Bring your lunch and learn from Beth Walker everything you need to know about the legal documents associated with the end of our lives. Wills, Advanced Health Care Directives, and Power of Attorney are some of what will be discussed.
At the October meeting, Michael led us in a session about the rituals at the end of our lives. And we considered what can be done with our bodies after death.
But, as has often been the case, the conversation was light and poignant, even sprinkled with laughter, particularly as people began with their favorite funeral stories.
We talked about the various different purposes someone hopes might be accomplished by a service at the end of their lives, for example, lifting up what you thought was most important in your life, offering solace to those who are mourning, giving people a chance to say goodbye and thank you; sharing some religious teaching or belief. But we also talked about the mood or feeling that someone might wish their funeral or memorial service to have. And people shared very specific wishes for their service, specific readings or music or speakers, etc.
Michael assured people that if they leave no directions for their service, the clergy and those left behind will be able to create a fitting service. But he also insisted that leaving directions, or preplanning, is one of the most wonderful helps one can give one’s family for when they have such a hard time to weather through.

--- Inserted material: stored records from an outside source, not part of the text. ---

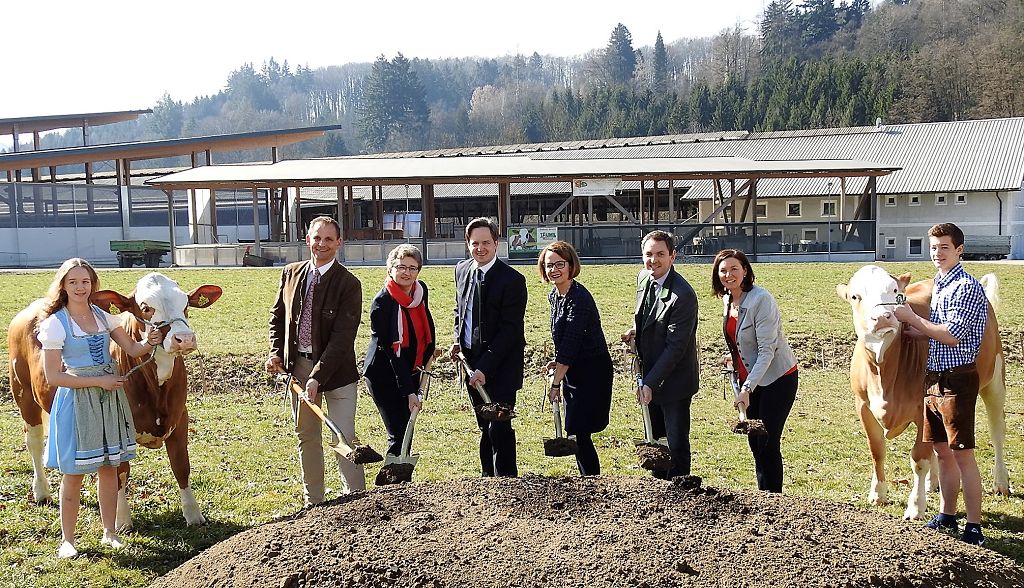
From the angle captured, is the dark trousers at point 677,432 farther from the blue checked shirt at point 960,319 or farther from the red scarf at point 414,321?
the red scarf at point 414,321

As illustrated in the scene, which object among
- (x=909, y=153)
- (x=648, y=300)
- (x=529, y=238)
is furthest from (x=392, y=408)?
(x=909, y=153)

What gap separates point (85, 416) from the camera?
5160 millimetres

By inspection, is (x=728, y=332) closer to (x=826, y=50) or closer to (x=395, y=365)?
(x=395, y=365)

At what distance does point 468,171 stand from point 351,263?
22.0ft

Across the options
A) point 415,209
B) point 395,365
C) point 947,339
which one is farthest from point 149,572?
point 415,209

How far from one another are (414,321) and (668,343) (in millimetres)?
1568

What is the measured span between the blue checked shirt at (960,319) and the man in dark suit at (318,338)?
134 inches

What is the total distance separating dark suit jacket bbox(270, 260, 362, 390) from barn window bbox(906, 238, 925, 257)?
122ft

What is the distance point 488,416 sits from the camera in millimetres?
5449

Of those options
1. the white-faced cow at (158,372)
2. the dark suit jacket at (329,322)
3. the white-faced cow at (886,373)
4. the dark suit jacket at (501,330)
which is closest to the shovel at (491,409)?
the dark suit jacket at (501,330)

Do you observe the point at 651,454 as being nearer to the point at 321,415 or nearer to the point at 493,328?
the point at 493,328

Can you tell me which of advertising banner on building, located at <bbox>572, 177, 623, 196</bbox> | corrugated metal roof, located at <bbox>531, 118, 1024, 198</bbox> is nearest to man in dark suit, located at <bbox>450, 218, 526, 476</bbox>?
advertising banner on building, located at <bbox>572, 177, 623, 196</bbox>

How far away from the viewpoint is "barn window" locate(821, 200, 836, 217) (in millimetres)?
41844

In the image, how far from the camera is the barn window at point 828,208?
41844 millimetres
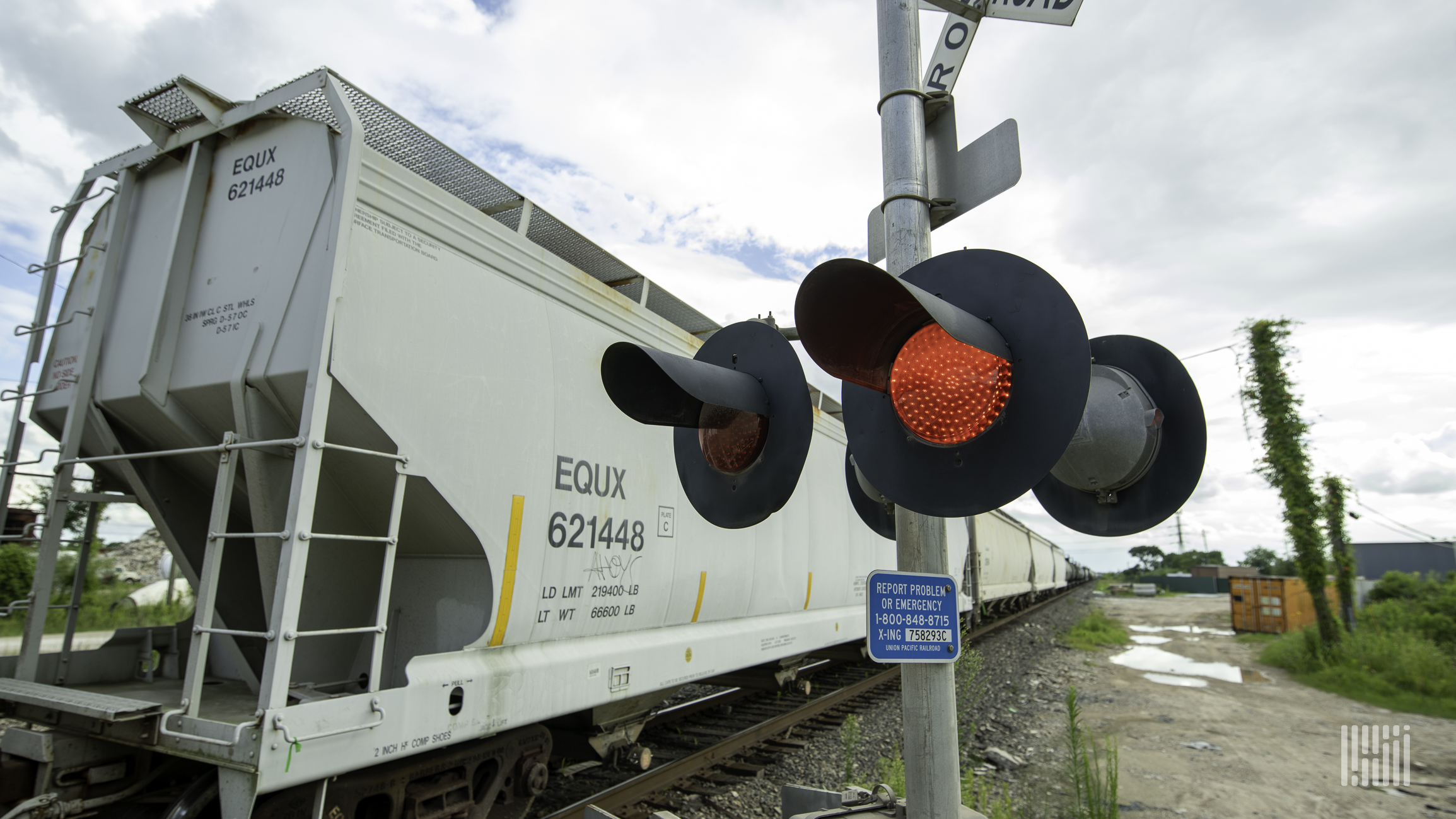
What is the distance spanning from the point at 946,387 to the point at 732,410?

Michael believe that leaving some instructions / plans if very helpful. He is trying to come up with a Service at the end of my life Worksheet. It offers many possibilities that you might not think of, and you need only fill in what is relevant to your wishes. The idea is that it would be kept with your papers, shared with your family, even kept on file at the Old First office. Michael is working on a document that he will share at the opening of the next meeting.
We also talked about the various options for the disposition of one’s body. Cremations (with or without burial in a traditional plot) were most popular. But we noted that cremation is not a very green option. One member told of a “mushroom suit” in which the body returns to the elements and mushrooms consume the toxins that otherwise might be put back in the earth. The most common plan after creation was donating one’s body to science. It was noted that usually the ashes are returned to the family at some future point. We talked about other green burial options. And traditional burial in a cemetery, which curiously no one present was interested in.
We also talked about as well as making such choices known in advance to one’s family, one can pre-pay for one’s services from a funeral home.
As stated above, the next session of our “Approaching the End of Life” series will be on Wills and Bequests, and is scheduled for Sunday, Nov. 6 after worship.